- [Text extract]

<<<<

Daily walks provide great opportunities to observe natural habitats

A nest in a tree

When working or learning from home, observing the outdoors can help keep you positive, especially during times of self-isolation. 

During the summer months when leaves block branches, you can’t really see the miracles that hide in the bushes and trees of urban environments. But before the leaves starting bursting, you can see many signs of life. Many bird species can make even tiny yards their home in busy neighborhoods within cities.

While outside for a walk, look around and you may find that there are clumps of leaves and twigs in the nook of branches or delicate grasses weaved together to form a small cup or, if you are lucky, a gray conical-shaped wasp nest hanging off a branch above the street.  If you happen to have bird houses, open them up and you may discover what was housed there last summer or even this past winter. 

We may think of STEM as only building machines, coding computer programs, 3D printing models and controlling robots. But let’s not forget that “S” is the first letter in STEM and that encompasses Science, which includes the natural world around us.  As a family or as individuals you can engage in the natural world and build observation skills, which is part of utilizing Science Practices, which encourages us to think as scientists.

>>>>

- [Material provided]
<<<<

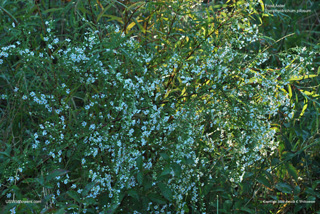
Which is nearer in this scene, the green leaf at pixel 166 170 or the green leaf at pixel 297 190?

>>>>

- [Work to do] Continue the piece on spotting nests during daily walks, picking up after its last sentence.

- [Answer to the task]
If you’re itching to get out of the house, but need to keep a safe distance, grab a pencil and some paper and choose your favorite walking route through the neighborhood.  Mark the date on your paper and write a description of the weather. 

As you are walking, stop at any tree or bush and take a closer look in the branches.  At this point in the year, there will be many birds actively building new nests, but there will also be older nests that have been abandoned. Mark in journal where you found the nest, what it looks like, what it is made from and, if you can peer inside, what is inside it.

Continue along your walk, taking note of nests and if you notice any animals around them.  If you have a camera, take a picture of the nests.  Once back at home, if you have internet access, look up bird/animal nests and see if you can identify what animal/bird made that type of nest.  As spring progresses, continue observing the nests you first encountered and take note of whether they are being used or if they remain empty. 

You might notice squirrels crawling into leafy masses in the top of maple trees or notice house sparrows bouncing along wires to their messy nests in the eave of a neighbor’s home or a see a bright red cardinal guarding an old robin’s nest as their new abode. Enjoy the wonder of exploring your neighborhood and all the creatures who are building homes next to yours!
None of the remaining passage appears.